APPLY WHAT YOU READ:
1) List every type of permit that the article on the Colorado Water Quality Control Division says the division offers.
2) According to the article on the Colorado Water Quality Control Division, how often must sanitary surveys be done for all public water systems?
3) Return the part of the article on the Colorado Water Quality Control Division starting at "The Clean Water" and ending at "eliminating water pollution.".

PASSAGE:
──────

= Colorado Water Quality Control Division =

U.S. state government agency

The Colorado Water Quality Control Division is part of the Colorado Department of Public Health and Environment. The Water Quality Control Division implements the federal Clean Water Act and Safe Drinking Water Act in Colorado. It is responsible for water control for the state of Colorado to ensure the protection of both the environment and the public. The division enforces these laws through methods such as implementing local laws and regulations, permits, and routine inspections of public water systems and facilities.

== Focus ==
The Colorado Water Quality Control Division focuses on water quality for the State of Colorado. Its objective is to protect and maintain the quality of water for the public and the environment, as well as ensuring the safest distribution of drinking water. It also implements and enforces policies based on water-related issues. A list of all current and non-current policies can be found here.

== Programs and Services ==

=== Source Water Assessment and Protection Program ===
One program is the Source Water Assessment and Protection Program, which provides information about the process of purifying and the phases in which water is purified. It encourages public protection and preventive management strategies to ensure that all public drinking water resources are kept safe from future contamination. The program gives a report on water sources across Colorado, giving a detailed report on their conditions. The Water Assessment phase evaluates water sources, scanning for potential water contamination. A list of assessment reports by counties are listed .

=== Permits ===
The division also hands out permits for working in wastewater and stormwater areas. Permits are offered for each sector, which details the planning and regulations in each of those sectors. The types of permits offered are as follows:Biosolids, Construction, Commerce and Industry, Municipal Stormwater Permitting, Pesticide Permitting, Pretreatment, Reclaimed Water, and Sewage Systems.

=== Inspections ===
Inspections are carried out by the Water Quality Control Division, which focuses on ensuring the quality of public water systems across Colorado. There are two types of surveys.

==== Sanitary Survey ====
Sanitary Surveys are reviews of specific elements at a public water system to evaluate a facility's ability to produce and distribute drinking water. These surveys are required to be done every three to five years for all public water systems. The inspection letter details any significant violations and deficiencies in the public water system, along with general observations and recommendations to improve the system.

==== Wastewater Inspection ====
Wastewater Inspections are reviews of a facility's ability to meet the requirements of the Colorado Discharge Permit System. It inspects three types of facilities, which are Biosolids, Commerce and Industry, and Domestic Wastewater Systems. Inspections, depending on the facility, are done every 1–5 years.

== Clean Water Act ==

The Clean Water Act, implemented in 1972, established a system with the goal of eliminating toxic substances in water and eliminating water pollution.

== Safe Drinking Water Act ==

The Safe Drinking Water Act, implemented in 1974, establishes rules and regulations to ensure safe drinking water for the public. Standards are established across all states to ensure that all drinking water meets established standards.

──────

GIVEN DATA:

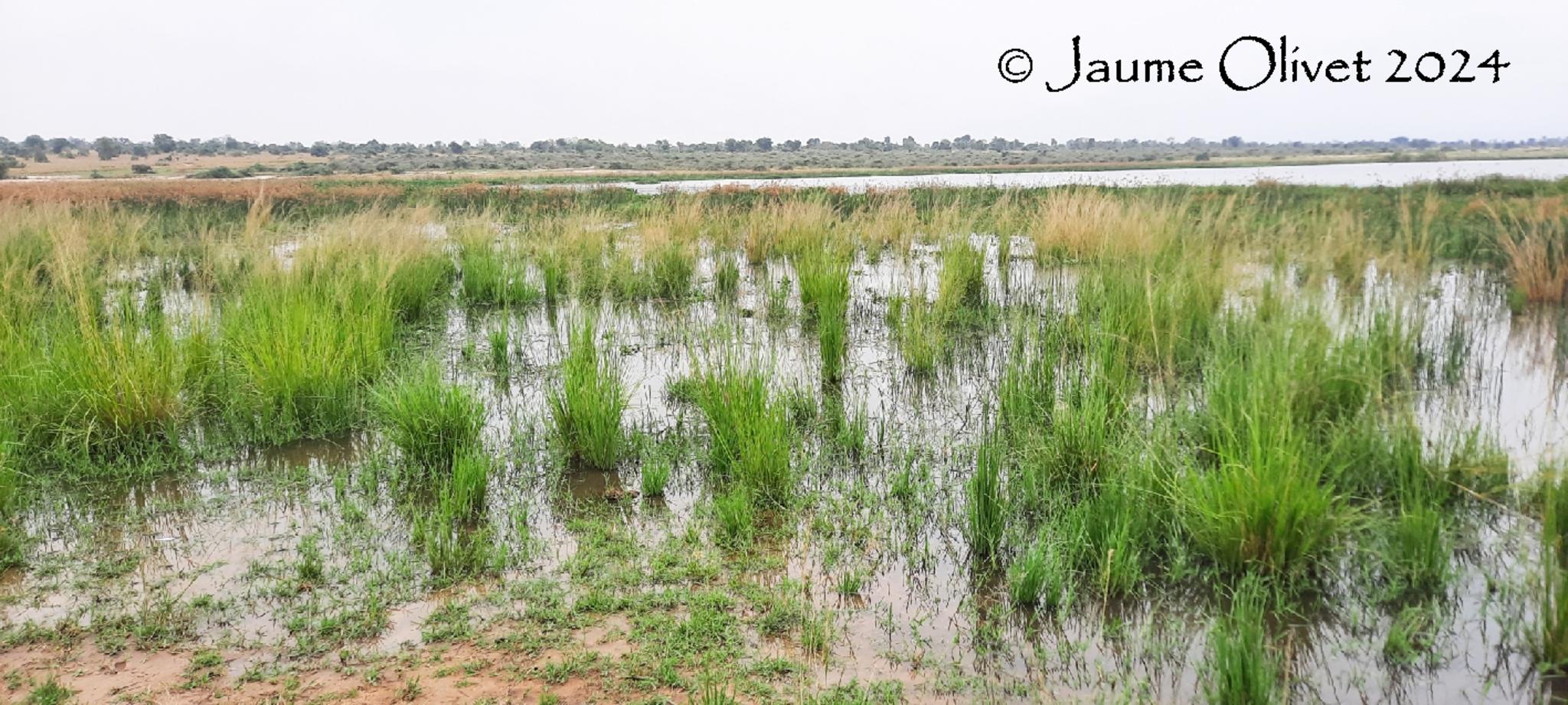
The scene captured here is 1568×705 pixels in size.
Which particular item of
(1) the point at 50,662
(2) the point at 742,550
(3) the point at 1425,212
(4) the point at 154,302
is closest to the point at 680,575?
(2) the point at 742,550

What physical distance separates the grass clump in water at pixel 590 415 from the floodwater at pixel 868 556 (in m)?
0.16

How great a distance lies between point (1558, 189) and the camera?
15.9m

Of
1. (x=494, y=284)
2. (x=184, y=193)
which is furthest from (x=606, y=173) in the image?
(x=494, y=284)

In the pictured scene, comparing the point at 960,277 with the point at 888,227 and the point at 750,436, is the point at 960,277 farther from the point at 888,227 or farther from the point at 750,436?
the point at 750,436

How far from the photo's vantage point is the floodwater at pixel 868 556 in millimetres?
2902

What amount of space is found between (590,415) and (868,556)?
6.27 ft

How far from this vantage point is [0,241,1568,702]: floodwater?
2.90 metres

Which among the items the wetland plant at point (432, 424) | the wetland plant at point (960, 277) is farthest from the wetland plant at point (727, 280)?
the wetland plant at point (432, 424)

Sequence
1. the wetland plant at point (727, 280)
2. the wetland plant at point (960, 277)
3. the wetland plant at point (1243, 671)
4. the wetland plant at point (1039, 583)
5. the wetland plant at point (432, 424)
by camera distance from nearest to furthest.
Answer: the wetland plant at point (1243, 671)
the wetland plant at point (1039, 583)
the wetland plant at point (432, 424)
the wetland plant at point (960, 277)
the wetland plant at point (727, 280)

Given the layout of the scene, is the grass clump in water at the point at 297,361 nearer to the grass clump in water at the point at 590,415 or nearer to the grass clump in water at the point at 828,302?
the grass clump in water at the point at 590,415

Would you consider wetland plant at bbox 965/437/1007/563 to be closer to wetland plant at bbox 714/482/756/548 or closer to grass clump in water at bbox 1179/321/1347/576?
grass clump in water at bbox 1179/321/1347/576

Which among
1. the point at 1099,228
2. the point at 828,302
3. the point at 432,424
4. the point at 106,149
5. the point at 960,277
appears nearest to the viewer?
the point at 432,424

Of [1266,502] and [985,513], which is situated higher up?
[1266,502]

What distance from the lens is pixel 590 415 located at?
16.3 ft
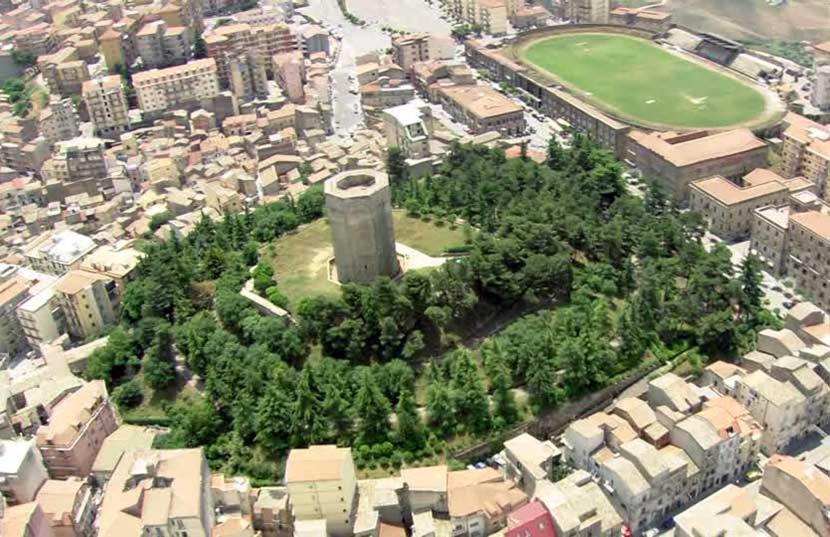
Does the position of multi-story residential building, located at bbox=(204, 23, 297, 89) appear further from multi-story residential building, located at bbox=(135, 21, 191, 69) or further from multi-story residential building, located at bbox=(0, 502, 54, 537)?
multi-story residential building, located at bbox=(0, 502, 54, 537)

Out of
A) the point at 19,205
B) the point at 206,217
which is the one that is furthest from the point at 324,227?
the point at 19,205

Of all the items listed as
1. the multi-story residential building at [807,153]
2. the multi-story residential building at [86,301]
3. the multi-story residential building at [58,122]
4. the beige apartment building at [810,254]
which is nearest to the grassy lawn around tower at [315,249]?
the multi-story residential building at [86,301]

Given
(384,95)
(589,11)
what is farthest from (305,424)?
(589,11)

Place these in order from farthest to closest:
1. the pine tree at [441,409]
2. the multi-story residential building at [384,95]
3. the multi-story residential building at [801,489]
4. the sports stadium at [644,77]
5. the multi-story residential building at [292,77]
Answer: the multi-story residential building at [292,77] < the multi-story residential building at [384,95] < the sports stadium at [644,77] < the pine tree at [441,409] < the multi-story residential building at [801,489]

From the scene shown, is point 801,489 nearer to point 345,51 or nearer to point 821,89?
point 821,89

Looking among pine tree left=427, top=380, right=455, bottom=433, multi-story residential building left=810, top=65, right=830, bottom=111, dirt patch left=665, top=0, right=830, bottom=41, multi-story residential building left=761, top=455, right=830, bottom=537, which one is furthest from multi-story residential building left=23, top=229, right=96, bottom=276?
dirt patch left=665, top=0, right=830, bottom=41

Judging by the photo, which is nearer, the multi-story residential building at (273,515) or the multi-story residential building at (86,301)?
the multi-story residential building at (273,515)

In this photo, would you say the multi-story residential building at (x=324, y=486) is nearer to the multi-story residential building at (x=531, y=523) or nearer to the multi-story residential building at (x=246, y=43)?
the multi-story residential building at (x=531, y=523)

──────

RESULTS FOR EACH TASK:
1)
Biosolids
Construction
Commerce and Industry
Municipal Stormwater Permitting
Pesticide Permitting
Pretreatment
Reclaimed Water
Sewage Systems

2) Every three to five years.

3)
The Clean Water Act, implemented in 1972, established a system with the goal of eliminating toxic substances in water and eliminating water pollution.